HafenCity is different from the rest of Hamburg. It’s newer. It’s on an island in the Elbe rather than inland. And the relationship of building to street to non-motorized-vehicle right-of-way in HafenCity is different than elsewhere. HafenCity is also far less bustling than certain other inner-city neighborhoods and has the controlled feel of most of the world’s newly created urban districts.
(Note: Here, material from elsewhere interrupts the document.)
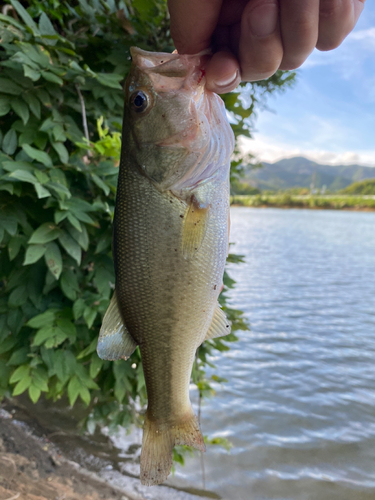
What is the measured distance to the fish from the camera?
140 centimetres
I suspect, though, that it would be difficult to prove that HafenCity is substantially sounder ecologically than the rest of Hamburg even though this is one of its major claims to fame.

  1. Example: Touren durch die HafenCity : Radtour, Nachtsicht, neue Horizonte, grüner Landgang. Hamburg : HafenCity Hamburg GmbH, 2018.
  2. Examples:  Der Dalmannkai : das maritime HafenCity-Quartier / Texte, Nikolai Antoniadis, Ira Mazzoni ; Herausgeber, Thomas Hampel ; Übersetzung, Elaine Jürgens, Kimberly Crow = Dalmannkai : HafenCity district with its maritime atmosphere / text, Nikolai Antoniadis, Ira Mazzoni ; Herausgeber, Thomas Hampel ; translation, Elaine Jürgens, Kimberly Crow. Hamburg : Elbe&Flut Edition, 2012. Also: Ilse Helbrecht and Peter Dirksmeier. “New downtowns : eine neue Form der Zentralität und Urbanität in der Weltgesellshaft,” Geographische Zeitschrift, vol. 97, Heft 2+3 (2009), pages 60-76; Transforming urban waterfronts : fixity and flow / edited by Gene Desfor, Jennefer Laidley, Quentin Stevens, and Dirk Schubert. New York and London : Routledge, 2011; and: “A stunning revival for Hamburg’s old port,” Architectural record, volume 200, issue 1 (2012).
  3. For example, Sankt-Georg (density approximately 6000 persons per square kilometer) and Sankt-Pauli (density approximately 8700 persons per square kilometer).
  4. Estimates from the HafenCity Website.
  5. The city’s population of somewhat more than 1.8 million is spread over approximately 750 square km.
  6. And still 20th largest in 1936, according to: Tertius Chandler. Four thousand years of urban growth : a historical census. Lewiston, N.Y. : St. David’s University Press, 1987. Pages 567-568. For an excellent history of Hamburg, see: Matthew Jefferies, Hamburg : a cultural history. Northampton, Mass. : Interlink Books, 2011.